The idea originated from my involvement in sports (rowing, triathlon, cycling, and running) at a variety of different clubs. I love taking part in events and clubs, and I realised that there are lots of similarities between different clubs, and different events. This got me thinking...
Most clubs have the same sorts of pages on them: "About Us", "News", "Upcoming Events", "Club Message Board" to list but a few. Clubs' also often have volunteer web developers who would probably be rather out enjoying their sport than updating the website. With the advances in Internet technology, I thought I could make the lives of club committee members much easier by making a club site that its members can contribute to.
After setting that up though, why stop there? It occured to me that actually events could be run through the club... ...and if events are run through it - why not create the results on the website, ready for the users to see / analyse / comment / share and read!

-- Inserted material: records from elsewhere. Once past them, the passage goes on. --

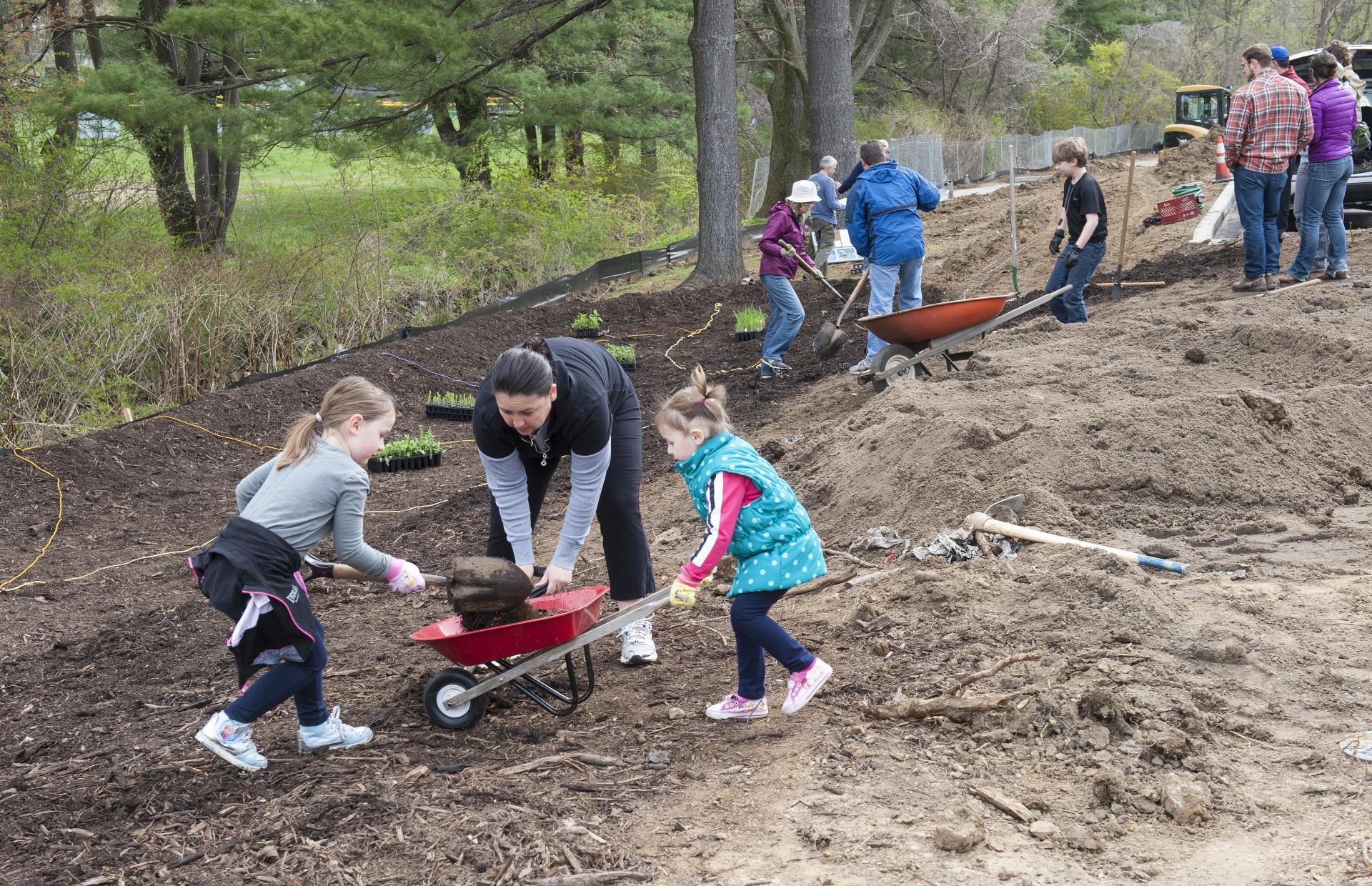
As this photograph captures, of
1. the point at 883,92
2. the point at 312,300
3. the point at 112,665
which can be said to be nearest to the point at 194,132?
the point at 312,300

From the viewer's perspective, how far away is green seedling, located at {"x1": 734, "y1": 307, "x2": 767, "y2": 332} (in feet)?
39.5

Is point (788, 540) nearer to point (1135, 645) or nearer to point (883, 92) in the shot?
point (1135, 645)

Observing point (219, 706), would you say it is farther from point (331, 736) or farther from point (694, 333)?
point (694, 333)

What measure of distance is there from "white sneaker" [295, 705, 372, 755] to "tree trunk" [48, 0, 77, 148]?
32.2 feet

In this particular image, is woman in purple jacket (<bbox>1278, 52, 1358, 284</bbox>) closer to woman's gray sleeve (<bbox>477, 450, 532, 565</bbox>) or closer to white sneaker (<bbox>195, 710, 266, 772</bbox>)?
woman's gray sleeve (<bbox>477, 450, 532, 565</bbox>)

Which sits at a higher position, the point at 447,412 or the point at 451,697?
the point at 451,697

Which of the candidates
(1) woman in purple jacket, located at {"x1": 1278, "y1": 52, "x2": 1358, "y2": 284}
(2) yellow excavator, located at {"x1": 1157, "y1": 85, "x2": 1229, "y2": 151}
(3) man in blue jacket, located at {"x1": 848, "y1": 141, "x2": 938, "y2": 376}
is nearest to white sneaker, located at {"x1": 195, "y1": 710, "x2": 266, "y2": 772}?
(3) man in blue jacket, located at {"x1": 848, "y1": 141, "x2": 938, "y2": 376}

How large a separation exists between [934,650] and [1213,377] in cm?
372

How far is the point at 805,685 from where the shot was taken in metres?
3.79

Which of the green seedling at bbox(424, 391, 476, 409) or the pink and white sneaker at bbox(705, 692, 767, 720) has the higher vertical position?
the pink and white sneaker at bbox(705, 692, 767, 720)

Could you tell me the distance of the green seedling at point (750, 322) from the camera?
475 inches

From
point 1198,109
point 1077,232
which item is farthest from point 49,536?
point 1198,109

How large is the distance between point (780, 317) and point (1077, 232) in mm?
2638

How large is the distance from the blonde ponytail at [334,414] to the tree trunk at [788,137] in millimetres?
17550
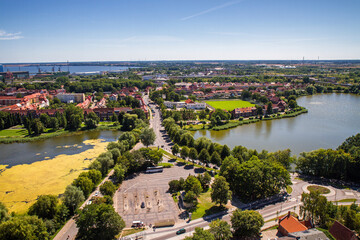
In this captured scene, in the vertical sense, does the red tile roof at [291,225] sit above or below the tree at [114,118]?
below

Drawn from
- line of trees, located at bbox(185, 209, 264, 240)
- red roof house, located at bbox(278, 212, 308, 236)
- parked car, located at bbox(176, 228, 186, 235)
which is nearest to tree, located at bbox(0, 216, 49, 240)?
Answer: parked car, located at bbox(176, 228, 186, 235)

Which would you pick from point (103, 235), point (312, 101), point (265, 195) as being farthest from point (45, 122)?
point (312, 101)

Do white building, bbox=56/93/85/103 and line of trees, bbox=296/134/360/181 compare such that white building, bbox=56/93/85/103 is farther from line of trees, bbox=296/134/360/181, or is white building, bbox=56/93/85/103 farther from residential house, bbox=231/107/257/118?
line of trees, bbox=296/134/360/181

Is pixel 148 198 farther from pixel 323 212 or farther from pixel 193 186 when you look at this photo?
pixel 323 212

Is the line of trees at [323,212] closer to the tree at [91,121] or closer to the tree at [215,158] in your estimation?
the tree at [215,158]

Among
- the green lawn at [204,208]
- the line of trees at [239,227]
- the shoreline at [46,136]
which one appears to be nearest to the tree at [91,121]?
the shoreline at [46,136]
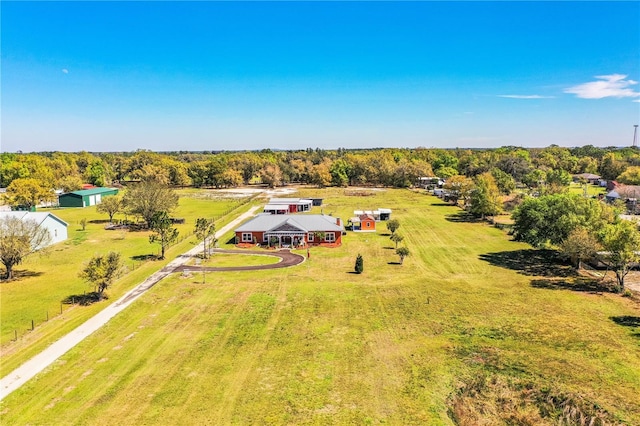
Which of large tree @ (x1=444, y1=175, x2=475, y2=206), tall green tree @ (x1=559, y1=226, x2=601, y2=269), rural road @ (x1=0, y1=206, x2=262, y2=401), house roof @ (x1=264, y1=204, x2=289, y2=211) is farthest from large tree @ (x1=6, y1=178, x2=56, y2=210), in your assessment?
tall green tree @ (x1=559, y1=226, x2=601, y2=269)

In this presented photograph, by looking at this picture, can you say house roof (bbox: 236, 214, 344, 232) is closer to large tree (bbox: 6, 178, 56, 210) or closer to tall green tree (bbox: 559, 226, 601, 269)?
tall green tree (bbox: 559, 226, 601, 269)

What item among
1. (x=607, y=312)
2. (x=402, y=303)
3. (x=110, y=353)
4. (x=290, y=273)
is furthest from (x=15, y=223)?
(x=607, y=312)

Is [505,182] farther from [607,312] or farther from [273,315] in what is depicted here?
[273,315]

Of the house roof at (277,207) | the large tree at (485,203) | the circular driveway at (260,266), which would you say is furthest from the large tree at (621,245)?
the house roof at (277,207)

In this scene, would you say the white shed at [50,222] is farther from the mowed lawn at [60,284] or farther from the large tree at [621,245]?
the large tree at [621,245]

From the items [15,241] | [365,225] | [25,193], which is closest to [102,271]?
[15,241]
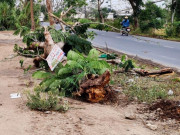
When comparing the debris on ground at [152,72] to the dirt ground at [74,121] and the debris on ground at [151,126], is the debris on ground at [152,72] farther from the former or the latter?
the debris on ground at [151,126]

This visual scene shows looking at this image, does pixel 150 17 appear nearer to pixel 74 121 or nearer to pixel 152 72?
pixel 152 72

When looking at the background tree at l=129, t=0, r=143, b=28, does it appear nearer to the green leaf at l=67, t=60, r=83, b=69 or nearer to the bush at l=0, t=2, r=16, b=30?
the bush at l=0, t=2, r=16, b=30

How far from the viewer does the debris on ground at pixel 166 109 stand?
490 centimetres

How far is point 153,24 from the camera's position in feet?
83.8

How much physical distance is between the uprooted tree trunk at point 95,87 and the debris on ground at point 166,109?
2.81 feet

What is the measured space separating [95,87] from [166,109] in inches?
47.2

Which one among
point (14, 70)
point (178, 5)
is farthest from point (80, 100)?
point (178, 5)

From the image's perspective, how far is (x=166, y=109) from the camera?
5.11 metres

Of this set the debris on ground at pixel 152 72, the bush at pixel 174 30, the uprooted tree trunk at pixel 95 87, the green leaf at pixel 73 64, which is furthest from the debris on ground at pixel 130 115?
the bush at pixel 174 30

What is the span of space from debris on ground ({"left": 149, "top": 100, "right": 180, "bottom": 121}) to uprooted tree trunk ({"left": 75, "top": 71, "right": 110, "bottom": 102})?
0.86 metres

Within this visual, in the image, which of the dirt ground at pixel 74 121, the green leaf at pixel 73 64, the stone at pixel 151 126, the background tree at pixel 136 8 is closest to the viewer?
the dirt ground at pixel 74 121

Realising it could all be joined up, this website aims to give clubs the ability to manage all the administration of a club and all the needs of the club members and event organisers.

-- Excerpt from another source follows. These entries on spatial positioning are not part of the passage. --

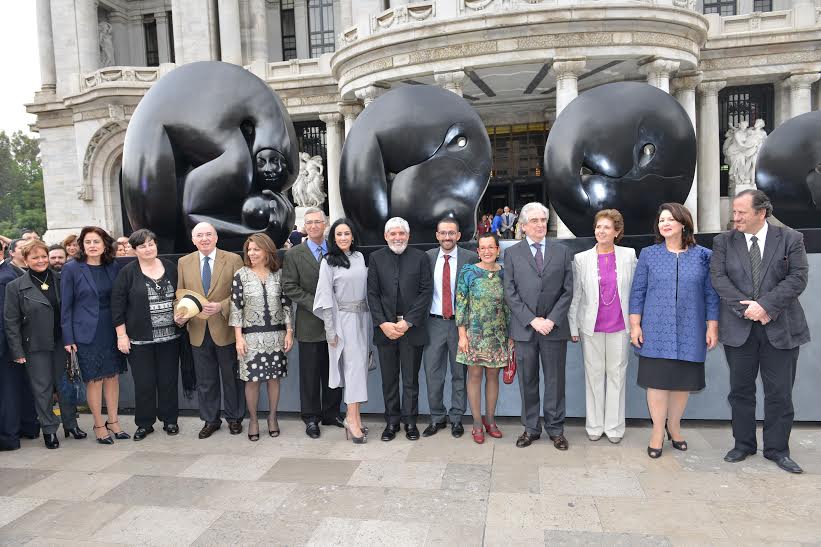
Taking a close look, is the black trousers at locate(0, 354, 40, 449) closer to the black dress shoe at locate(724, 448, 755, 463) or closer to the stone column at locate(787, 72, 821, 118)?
the black dress shoe at locate(724, 448, 755, 463)

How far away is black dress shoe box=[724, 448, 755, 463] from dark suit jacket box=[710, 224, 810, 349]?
0.80 metres

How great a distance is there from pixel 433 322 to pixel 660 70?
1892cm

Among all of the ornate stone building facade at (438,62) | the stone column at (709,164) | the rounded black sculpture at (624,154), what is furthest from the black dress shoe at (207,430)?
the stone column at (709,164)

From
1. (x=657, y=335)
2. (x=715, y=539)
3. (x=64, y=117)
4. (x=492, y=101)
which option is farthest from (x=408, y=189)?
(x=64, y=117)

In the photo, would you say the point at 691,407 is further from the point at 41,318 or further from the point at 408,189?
the point at 41,318

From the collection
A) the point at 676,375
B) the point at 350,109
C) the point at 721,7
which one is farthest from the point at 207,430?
the point at 721,7

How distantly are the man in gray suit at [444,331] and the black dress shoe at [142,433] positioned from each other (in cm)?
250

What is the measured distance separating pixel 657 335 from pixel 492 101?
897 inches

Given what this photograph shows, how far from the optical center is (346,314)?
4805 millimetres

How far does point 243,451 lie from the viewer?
15.5ft

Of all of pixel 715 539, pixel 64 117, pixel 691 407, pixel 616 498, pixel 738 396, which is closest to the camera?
pixel 715 539

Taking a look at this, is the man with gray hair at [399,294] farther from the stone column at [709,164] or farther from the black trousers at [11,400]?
the stone column at [709,164]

Its really hard to find a short, memorable, interesting domain name these days. After thinking about sports and what this site would provide I realised there wasn't really any single word in the English dictionary which would capture it. So I just took the first letters of a phrase I quite like ( "The more you sweat in practise, the less you bleed in battle" ) and there you have it: sipbib.
Sipbib was made using "Ruby on Rails". Its written in HAML and SASS, and uses as much RESTful design as possible. It does (or will) integrate with YouTube, Google Calendar and Google Maps APIs and was coded in Eclipse using the Radrails development environment and test suite. It is hosted on a Debian Edge VPS with www.blueboxgrp.com, version controlled in a GitHub repository, and deployed via Capistrano.